I have an ocean-wave simulation package which is accelerated by OpenACC+OpenMPI. It is curious that the package can fully exploit GPU resource in any card (i.e., V100) except A100. In our recently-deployed 8-card A100 server, the package can only run normally with compilation environment of CUDA11.2+Driver460. While using CUDA 11.3 and above, the simulation package is not fully accelerated, and nvidia-smi shows that while maximum power stays between 60-70watt constantly, GPU utilization percentage can reaches 100% unexpectedly.
Does anyone have similar experience? Is there any possibility that A100 has some conflict with OpenACC?

Hi YuanYe1,

Is there any possibility that A100 has some conflict with OpenACC?

No, OpenACC works well on A100s, so that shouldn’t be the issue.

the package can only run normally with compilation environment of CUDA11.2+Driver460.

How long ago did you did you compile the code? Perhaps you built with a software stack that predates an A100 or CUDA 11.3?

Also, the A100 is a much bigger device. Maybe the workload is simply too small to take advantage of using 8 of them?

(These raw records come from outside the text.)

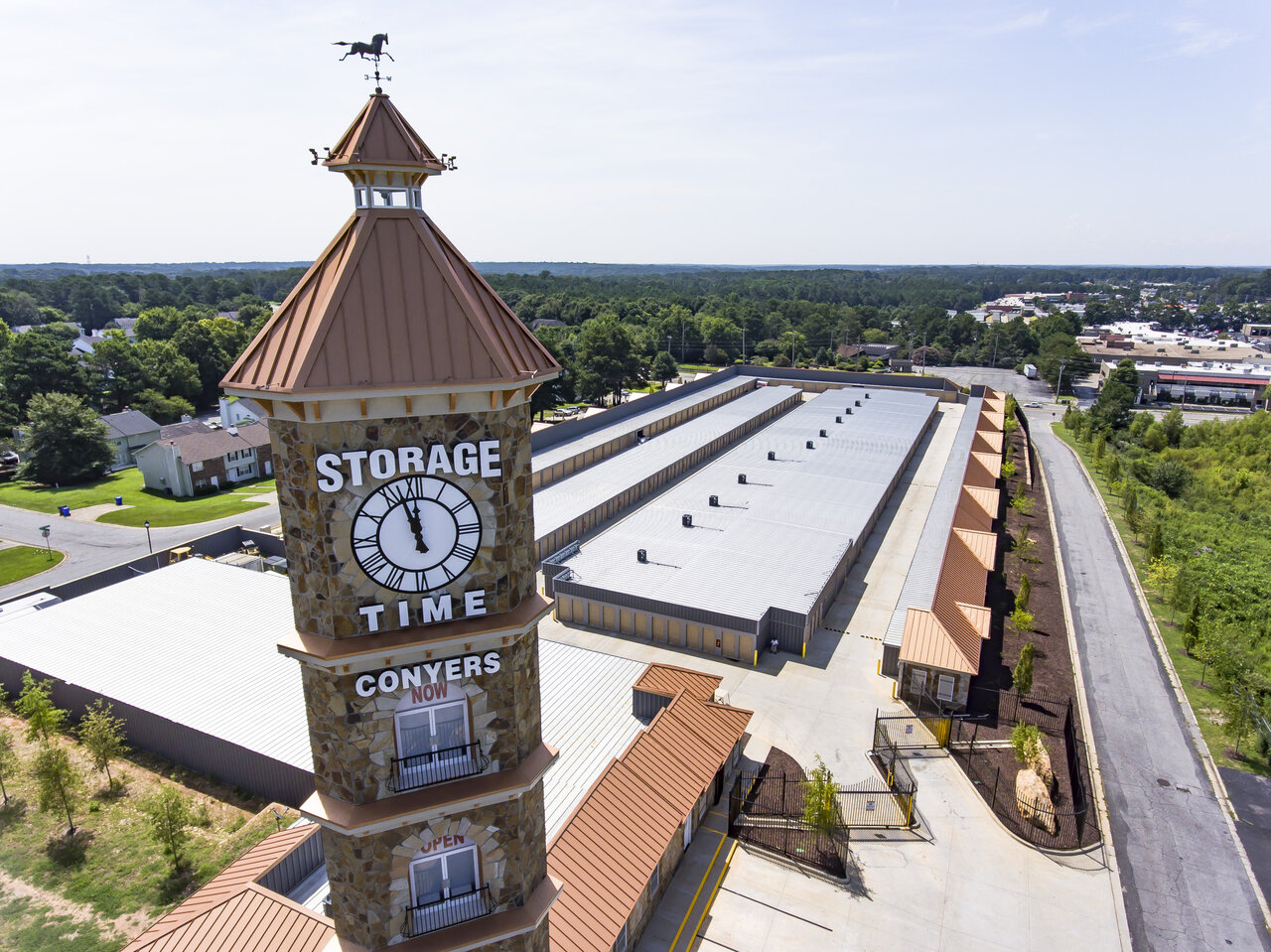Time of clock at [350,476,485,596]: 11:56
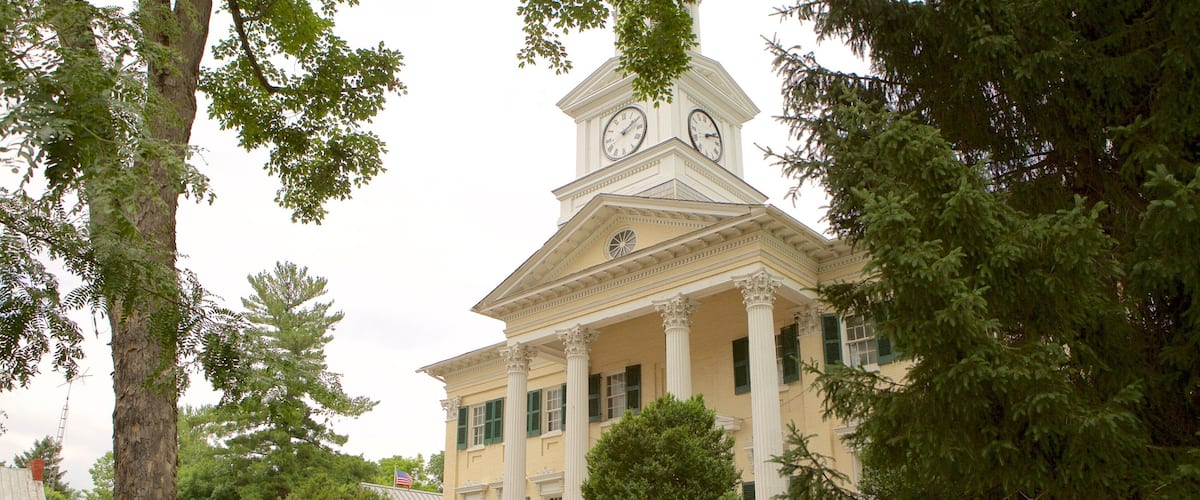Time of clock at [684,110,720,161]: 2:11
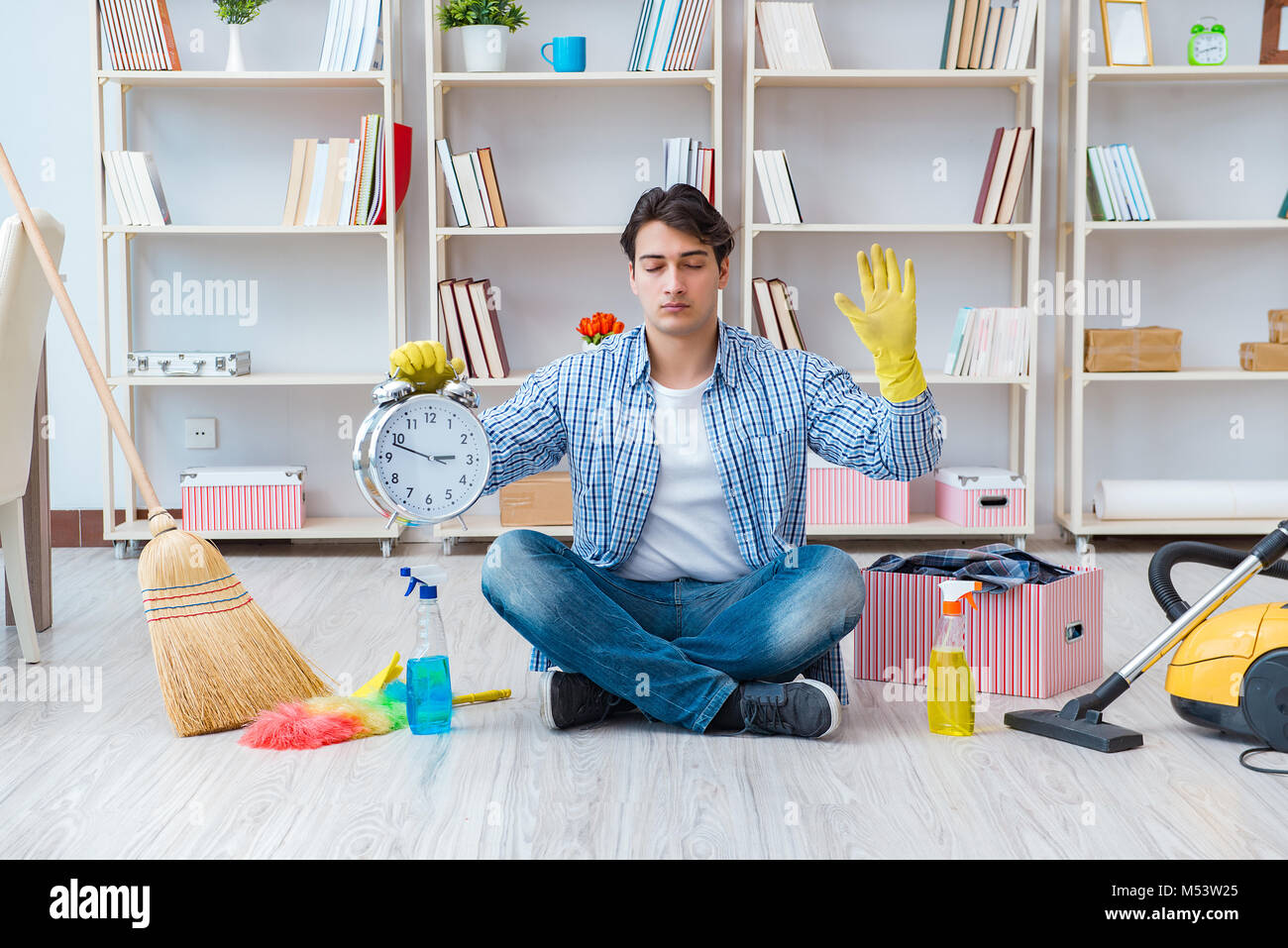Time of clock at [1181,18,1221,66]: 2:41
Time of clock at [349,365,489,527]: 2:48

Have you run any profiling using Nsight-Systems and Nsight-Compute to get a better understands of the performance characteristics of the code?

-Mat

Hi Mat,
Glad to hear from you. This is a F90 code package for wave simulation (WAM 6) augmented by OpenACC, and the simulation case is a global scale (workload is not a problem). Another information is that all of my code packages (including other global ocean circulation models with OpenACC) can only run normally with CUDA 11.2 and Driver 460 in A100. What I deployed is a INSPUR GPU server by a Chinese manufacture. When complied by CUDA 11.3 and abover, I am surprised why A100 power level maintained between 60-70 watt while GPU utilization percentage reaching 100% constantly. However, this is not the case for any other GPU devices. I am used to profile code with nvprof, and this time I have not tried on the Nsight. I will follow your suggestion of profiling the code with Nsight, to see what happen.
Thanks,
regards.
Ye

Hi Mat,
Following your instruction, I used Nsight to profile the code package, and compared the output of different compilation environment (11.2 and 11.6). Now the code package can run normally. FYI, I found that:

  1. In 11.6, write(,) can not reside in ACC LOOP. If not, compiler may prevent the loop to be parallelized; In 11.2, the code can be parallelized normally.
  2. In a 2-layer nested loop, when calling a FUNCTION, for example,
    do j=1,N
    do i = 1,M
    TMP(i,j) = Whatever_Function( VAR1(i), VAR2(j) )
    enddo
    enddo,
    VAR1 and VAR2 must be the same shape of TMP (2-dim), The 11.6 compiler may prevent the parallelization and give " Loop carried dependence due to exposed use of VAR1(:) and VAR2(:)".

Hi Ye,

By 11.2 and 11.6, I’m assuming you mean two different versions of the NV HPC SDK, most likely 21.7 vs 22.5.

For #1, yes there was a slight changing the behavior of between 21.7 and 21.9 with “write” where it’s now a subroutine call. Since Fortran passes references to subroutines, this will prevent the compiler from auto-parallelizing the loop since it could have a dependency. The solution would be to use “loop independent” on the loop, or switch from using the “kernels” construct to “parallel”

For #2, do you have a reproducing example? I doubt the shape of the arguments would effect this, so assume something else is going on.

-Mat